My dad has been gone for 30 years and I think I miss him now more than ever. Every now and then I splash on a little Aqua Velva, just like dad used to wear.
reminds me of my own relationship with my dad, and my feelings about his death (6 years now), but your eloquence outshines anything i have been able to write so far. my first post here on OS attempted something of it.
Rated. With all paws and my tail....
What a lovely tribute to your father, Kathy. Love to you. xox
Lezlie
At the end of this month I am going to visit my 87 yr old Mom, who today, told me she is so unhppy with her pain...nothing like your Dad's .. mostly psychological with her.. and I feel powerless.
I will take this from your piece...be there with her, just be there with her in LOVE.
You are one of my favorite writers... a hero.
Love, Alamar
I am overwhelmed by this. I have to get some space. I will write the comment you earn later.
XOX
Even though he has been gone a long time, there is rarely a day goes by that I don't think of him...wish I could talk to him again. Sometimes, at night, if I am lucky, I dream a dream of him and he comes to me and we talk.....those are the best dreams of all.
This was moving and of course, well written. Reading this has brightened my day and now I will spend some time thinking of my own father. Thank you.
You combed his hair.
"that was that."
As a father of three daughters I am rent asunder. You bankrupt my ability to say anything worthy here.
He was a lcuky man to have such a daughter. You are so good to have cared for him at the ends as you did.
I am so, so sorry for that terrible, goddamn pain.
You write well. The dislocation of time is superbly done, a mystery I surrender to. The emotional meaning of the forward and backward in time makes perfect heart-sense here.
Always, always tell me when you post.
It has all already been said. I will add though, to have the courage to open up those places, those pained, loving, hurting, raw places is such a gift to us, thos of us who read you and know you, but don't know you. Am I making any sense?
Lovely, rated,
Stephanie
Somehow everyone know he had terminal cancer but no one was supposed to acknowledge it. In his presence we were supposed to act as though he'd be getting better and would be going to his cottage again etc. And he kept up he pretense when there were several of us visiting.
It didn't sit well with me, being a child of the 60s with the natural rebelliousness of one's late teens. So one day I visited him on my own in the hospital and asked him straight out how he was doing. "Not well" he replied. It was his first acknowledgement, that I knew of, that this was something other than a health speed-bump. Without articulating anything more, he knew that I knew and I knew that he knew and we both knew that the other knew. So we could converse without pretension and I could ask him about life lessons or what he wanted to do with the cottage without shattering the convention. But I still carried on pretending when I was there with my grandmother.

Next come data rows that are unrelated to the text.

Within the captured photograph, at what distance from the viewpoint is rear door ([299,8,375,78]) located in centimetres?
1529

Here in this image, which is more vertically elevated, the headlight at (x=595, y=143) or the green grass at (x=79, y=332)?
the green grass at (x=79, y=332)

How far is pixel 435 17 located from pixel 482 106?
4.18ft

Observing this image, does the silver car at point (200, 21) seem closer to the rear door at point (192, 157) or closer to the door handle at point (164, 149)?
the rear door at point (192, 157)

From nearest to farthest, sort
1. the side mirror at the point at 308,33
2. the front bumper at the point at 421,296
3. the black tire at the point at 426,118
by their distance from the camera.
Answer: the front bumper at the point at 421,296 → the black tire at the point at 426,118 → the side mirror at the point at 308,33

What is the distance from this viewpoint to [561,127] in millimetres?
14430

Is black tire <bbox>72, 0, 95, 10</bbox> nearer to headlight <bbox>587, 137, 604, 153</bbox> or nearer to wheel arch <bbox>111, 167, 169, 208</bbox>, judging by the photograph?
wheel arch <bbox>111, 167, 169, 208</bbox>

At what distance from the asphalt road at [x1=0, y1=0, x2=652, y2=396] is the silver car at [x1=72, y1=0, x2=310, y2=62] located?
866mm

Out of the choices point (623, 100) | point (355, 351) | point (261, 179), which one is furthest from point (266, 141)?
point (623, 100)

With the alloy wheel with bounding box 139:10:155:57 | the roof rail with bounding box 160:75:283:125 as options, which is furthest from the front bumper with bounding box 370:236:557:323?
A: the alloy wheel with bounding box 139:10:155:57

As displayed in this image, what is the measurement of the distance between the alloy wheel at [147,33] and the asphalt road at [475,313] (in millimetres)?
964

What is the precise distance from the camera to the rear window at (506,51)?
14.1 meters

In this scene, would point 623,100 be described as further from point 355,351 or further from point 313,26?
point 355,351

I haven't thought about this for a long time but I wonder if others in the family might have had their own private understandings. It never occurred to me till now. And too many of them are dead to find out.
I'd like to think that in these days of openness, the notion that cancer was the disease that could neither be named nor acknowledged, are past. I hope so.
Sorry for going on so much Kathy R. I probably should have made my own post out of this but yours summoned up some unexpected memories. Thanks, sincerely, for that.
My heart hurts that it is happening to you again. But the love and happiness you've shared with each makes you incredibly lucky. It's not enough, but hold on to that, it's not a small thing either.